**Задание 1:** Какие научные дисциплины, согласно тексту о тайне Веды, поддерживают современную теорию?
**Задание 2:** Выпишите без изменений отрывок из текста о тайне Веды, начиная со слов «Лишь в поздних» и заканчивая словами «сравнительное религиоведение.».

Существует ли вообще или
остается ли до сих пор неразгаданной тайна Веды?
Согласно нынешним
представлениям, суть той древней тайны уже выявлена и представлена ко всеобщему обозрению или же, скорее всего, настоящей тайны
не было вовсе. Гимны Веды – это жертвенные сочинения
примитивной, не вышедшей из варварства расы, сложившиеся вокруг системы
церемониальных и искупительных обрядов, обращенных к персонифицированным силам
природы; они наполнены туманными, еще не сложившимися мифами и грубыми
астрономическими аллегориями, также находящимися в процессе становления.
Лишь в поздних гимнах мы впервые ощущаем присутствие более глубоких
психологических и моральных идей – заимствованных, как иные полагают, у
враждебных дравидов, "грабителей" и "противников Веды", как
откровенно именуются они в самих гимнах, – и обнаруживаем первые семена, хоть и
непонятно откуда возникшие, позднейших ведантийских
построений. Эта современная теория согласуется с
общепризнанной идеей о стремительной эволюции человека с совсем еще недавнего
уровня дикаря; она опирается на внушительный аппарат критических исследований и
поддерживается рядом научных дисциплин, к сожалению, еще весьма юных и во
многом пока гипотетических в своих методах и непостоянных в своих результатах,
таких, как сравнительная филология, сравнительная мифология, а также
сравнительное религиоведение.

**Исходные записи:**

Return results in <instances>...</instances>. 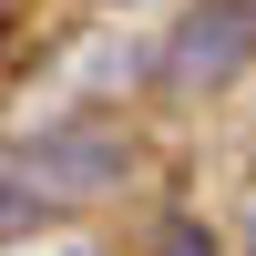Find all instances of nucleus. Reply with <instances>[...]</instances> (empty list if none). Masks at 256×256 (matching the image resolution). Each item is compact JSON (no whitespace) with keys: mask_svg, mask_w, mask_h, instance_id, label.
I'll return each instance as SVG.
<instances>
[{"mask_svg":"<svg viewBox=\"0 0 256 256\" xmlns=\"http://www.w3.org/2000/svg\"><path fill=\"white\" fill-rule=\"evenodd\" d=\"M20 164H31V184H41V205H102V195H123L134 184V164H144V144L123 134V123H102V113H72V123H52L41 144H20Z\"/></svg>","mask_w":256,"mask_h":256,"instance_id":"f257e3e1","label":"nucleus"},{"mask_svg":"<svg viewBox=\"0 0 256 256\" xmlns=\"http://www.w3.org/2000/svg\"><path fill=\"white\" fill-rule=\"evenodd\" d=\"M236 72H256V0H195L164 41V82L174 92H226Z\"/></svg>","mask_w":256,"mask_h":256,"instance_id":"f03ea898","label":"nucleus"},{"mask_svg":"<svg viewBox=\"0 0 256 256\" xmlns=\"http://www.w3.org/2000/svg\"><path fill=\"white\" fill-rule=\"evenodd\" d=\"M41 184H31V164H20V144H0V246L10 236H41Z\"/></svg>","mask_w":256,"mask_h":256,"instance_id":"7ed1b4c3","label":"nucleus"},{"mask_svg":"<svg viewBox=\"0 0 256 256\" xmlns=\"http://www.w3.org/2000/svg\"><path fill=\"white\" fill-rule=\"evenodd\" d=\"M154 256H226V246H216L205 216H164V226H154Z\"/></svg>","mask_w":256,"mask_h":256,"instance_id":"20e7f679","label":"nucleus"},{"mask_svg":"<svg viewBox=\"0 0 256 256\" xmlns=\"http://www.w3.org/2000/svg\"><path fill=\"white\" fill-rule=\"evenodd\" d=\"M246 256H256V195H246Z\"/></svg>","mask_w":256,"mask_h":256,"instance_id":"39448f33","label":"nucleus"},{"mask_svg":"<svg viewBox=\"0 0 256 256\" xmlns=\"http://www.w3.org/2000/svg\"><path fill=\"white\" fill-rule=\"evenodd\" d=\"M72 256H92V246H72Z\"/></svg>","mask_w":256,"mask_h":256,"instance_id":"423d86ee","label":"nucleus"}]
</instances>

**Ответ 1:** Сравнительная филология, сравнительная мифология и сравнительное религиоведение.

**Ответ 2:**
Лишь в поздних гимнах мы впервые ощущаем присутствие более глубоких
психологических и моральных идей – заимствованных, как иные полагают, у
враждебных дравидов, "грабителей" и "противников Веды", как
откровенно именуются они в самих гимнах, – и обнаруживаем первые семена, хоть и
непонятно откуда возникшие, позднейших ведантийских
построений. Эта современная теория согласуется с
общепризнанной идеей о стремительной эволюции человека с совсем еще недавнего
уровня дикаря; она опирается на внушительный аппарат критических исследований и
поддерживается рядом научных дисциплин, к сожалению, еще весьма юных и во
многом пока гипотетических в своих методах и непостоянных в своих результатах,
таких, как сравнительная филология, сравнительная мифология, а также
сравнительное религиоведение.